More is Better! Reduce Your Diabetes Risk with Exercise

Being physically active is always promoted to have a beneficial effect on the human body. In fact, for many metabolic conditions, one of the key elements in the management strategy involves physical exercise.

So, it is only natural to expect a similar assessment for diabetes where physical exercise is propagated to be beneficial to managing diabetes. Yet, it is not enough to state that physical activity helps manage diabetes. Ethnicity also plays a factor in how much physical activity is enough for diabetes to be kept in control.

While there are numerous studies that have propagated the health benefit of physical exercise, one particular study has gone on to pool all the data of several research papers on the topic.

Scientists at University College, London, Karolinska Institute, Sweden, and University of Cambridge analyzed the results of 28 different studies that looked at total physical activity, leisure time physical activity and the observed risk of developing type 2 diabetes.

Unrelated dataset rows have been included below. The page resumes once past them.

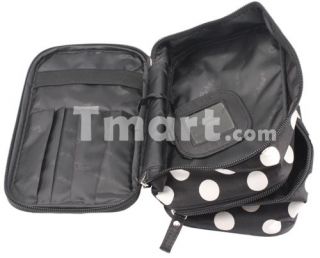 Polka Dot Double Layer Makeup Cosmetic Bag Black   Tmart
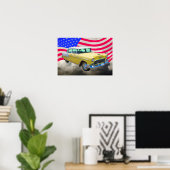 1955 Chevrolet Bel Air mit amerikanischer Flagge Poster (Heimbüro)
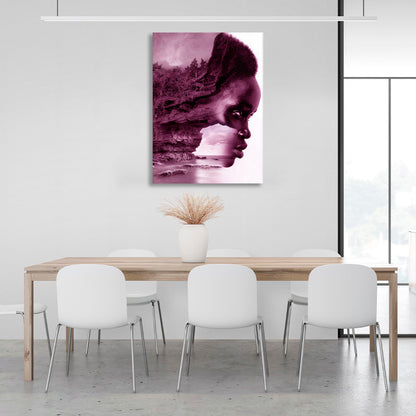 African-American woman and nature Canvas Wall Art Print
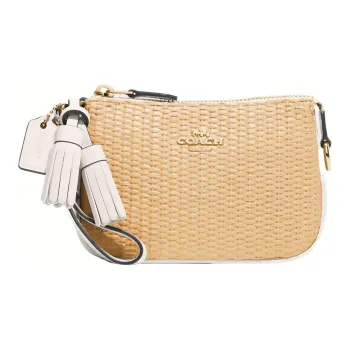 COACH Nolita Fabric Handbag, Shoulder Bag Trumpets Women's Ecru & Khaki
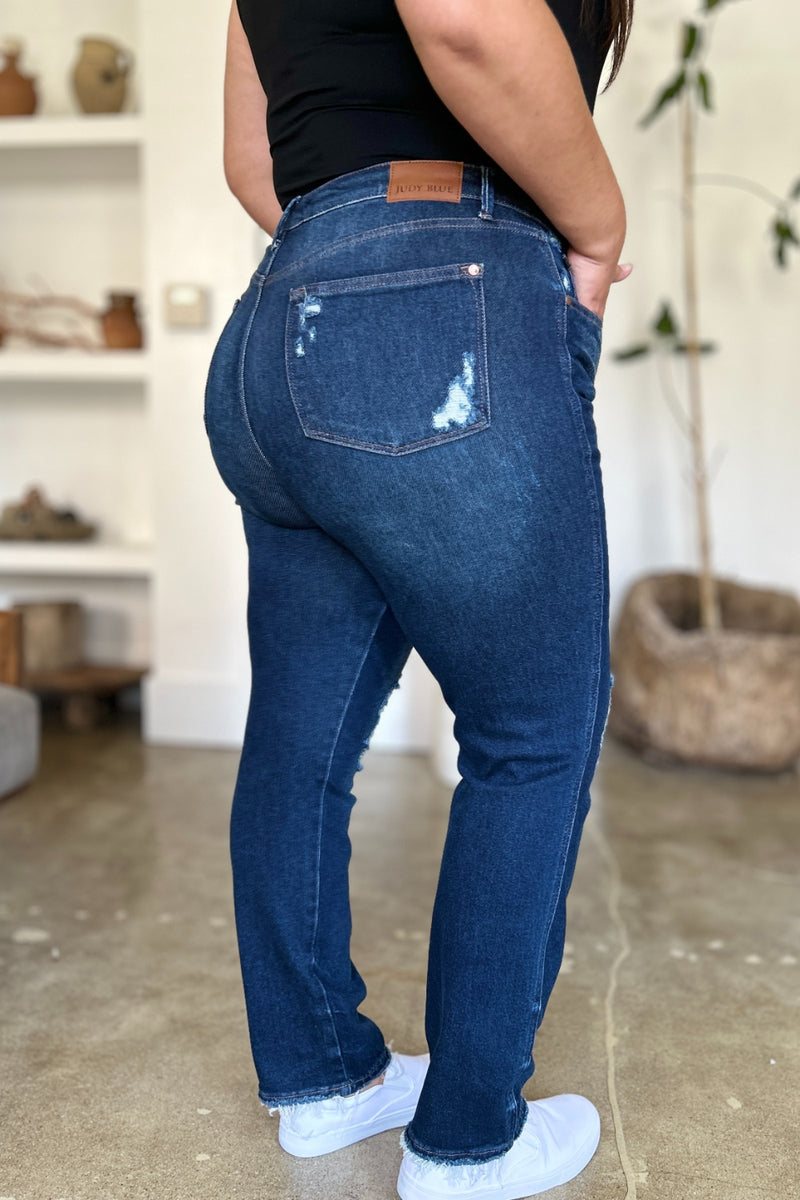 Judy Blue High Waist Rigid Magic Heavy Destroy Straight Jeans ONLINE EXCLUSIVE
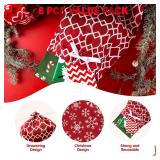 JOYIN 6 PCs Fabric Gift Bags Red Elegant Color, 3 Sizes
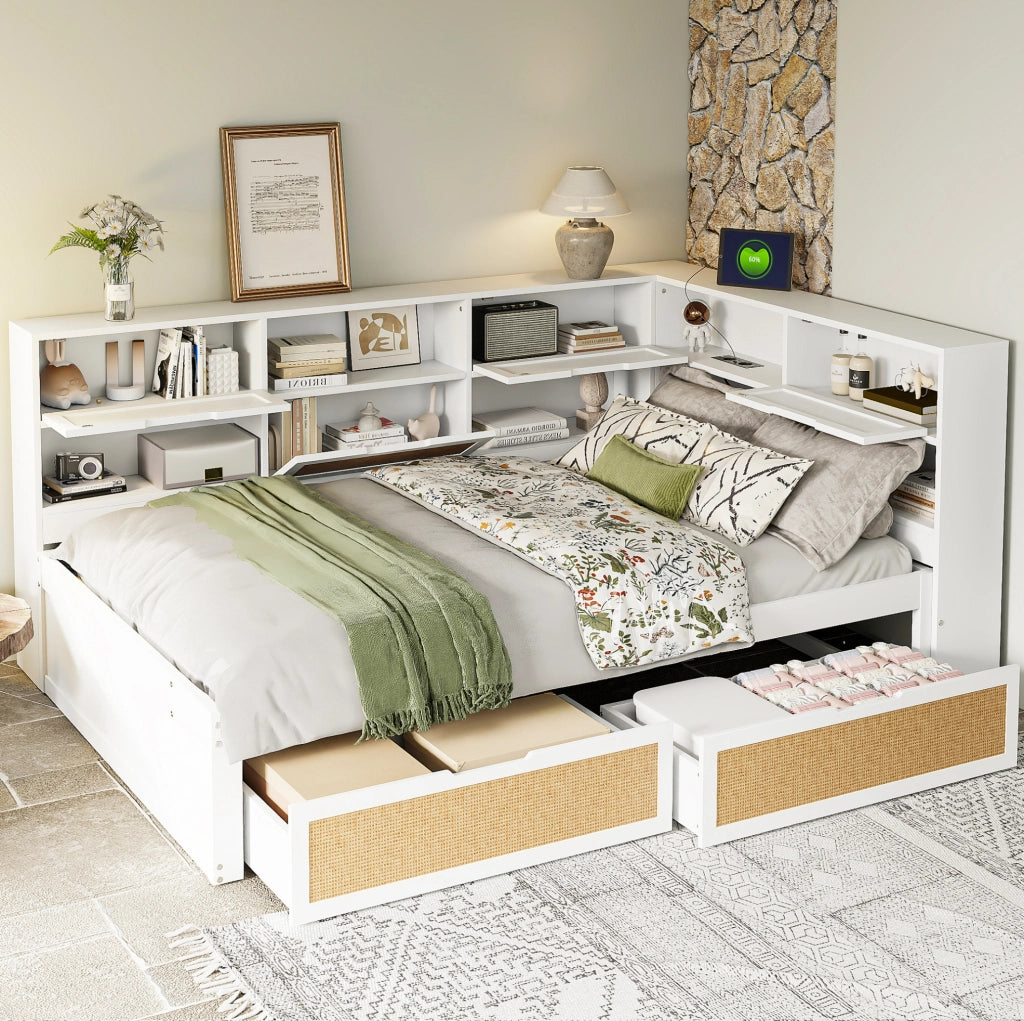 Divano letto multifunzionale con USB e contenitore 140x200 cm; bianco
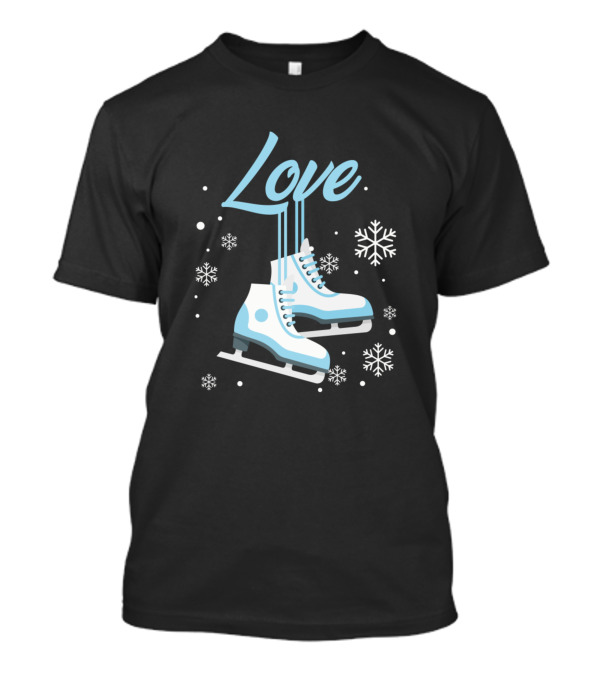 Love Winter Sports Ice Skating Snowflakes T-Shirt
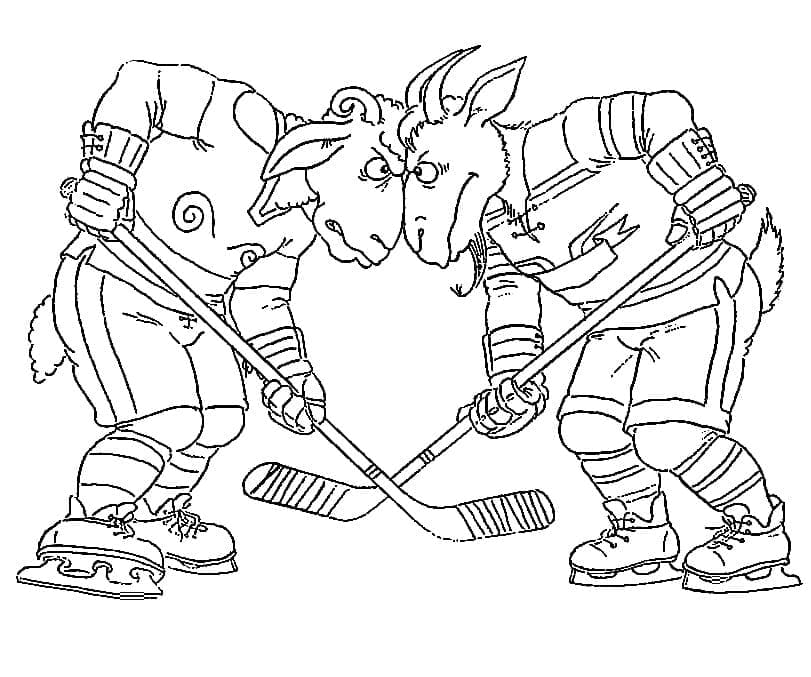 Coloriage Les chèvres jouent au hockey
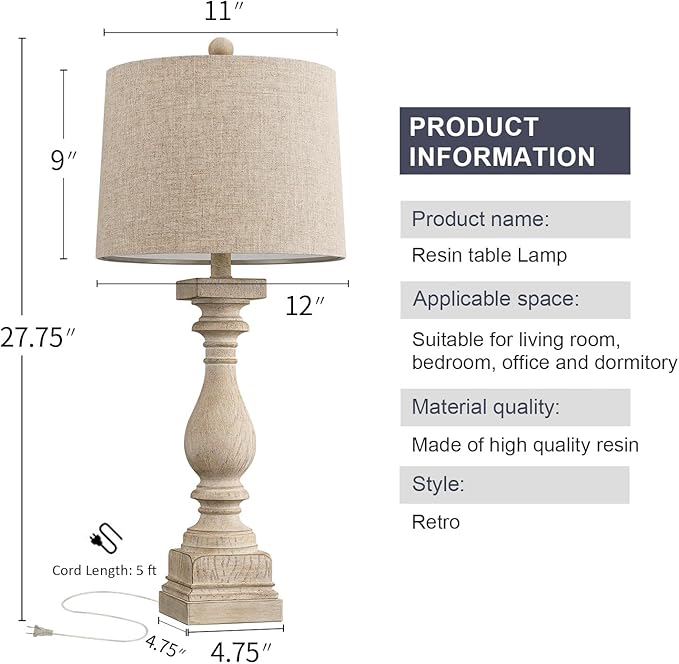 BOBOMOMO Retro 27" USB Charging Ports A/C Wash-White Farmhouse Lamps for Bedrooms Side Table Lamps Bedside Lamp for Nightstand Living Room 1 Pack-Ruum Studio Home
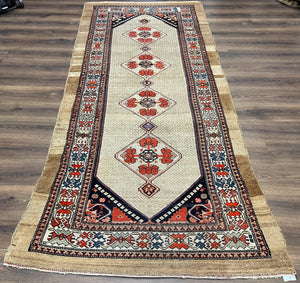 Rare Persian Tribal Runner Rug 4.5 x 10, Sarab Serab Kalegy Carpet, Antique 1920s Collectible Geometric Medallions Oriental Wool Runner, Hand Knotted, Camel Hair Color - Jewel Rugs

The studies chosen were conducted in different parts of the world and included all the major continents. The total number of individuals in the studies included 1,261,991. Out of this number, 84,134 individuals were diabetics.

The review collected the data and noted that when the physical activity was much higher than the recommended limit, there was a 36% reduction in diabetes risk.

This meant moderate exercise for more than 300 min/week could exert this positive effect.

A further increase in physical activity beyond the 300 min/week resulted in an even further 53% reduction in physical activity.

With these statistical numbers, I am sure you are imagining a rigorous workout in a gym. Well, while that is certainly beneficial to the motivated, there are others who have to start with baby steps. In the case of exercise, cycling and even brisk walking have benefits for type 2 diabetes.

In the UK, the recommended limit is 150 minutes of exercise in the moderate to vigorous range. And yet, not everyone appears to be meeting this limit. And as we all know, the rate of diabetes incidence is increasing globally.

What the study by Dr. Andrea B. Smith and others have shown that you do not have to limit yourself to just 150 minutes of physical activity. You can increase it if you want. The more you exercise, the less chances of you getting diabetes.

It is recommended that more research is required in different ethnic populations to see how much of exercise is needed in the specific context. For example, Indians of Asian origin have a higher risk of type 2 diabetes and require more amount of physical activity.

The results of the study will also help health policies to incorporate ways and means of making physical exercise a part of our daily existence in the same way as eating, watching television, or chilling out. In the long run, it is a far more inexpensive way to live a healthy, worry-free life!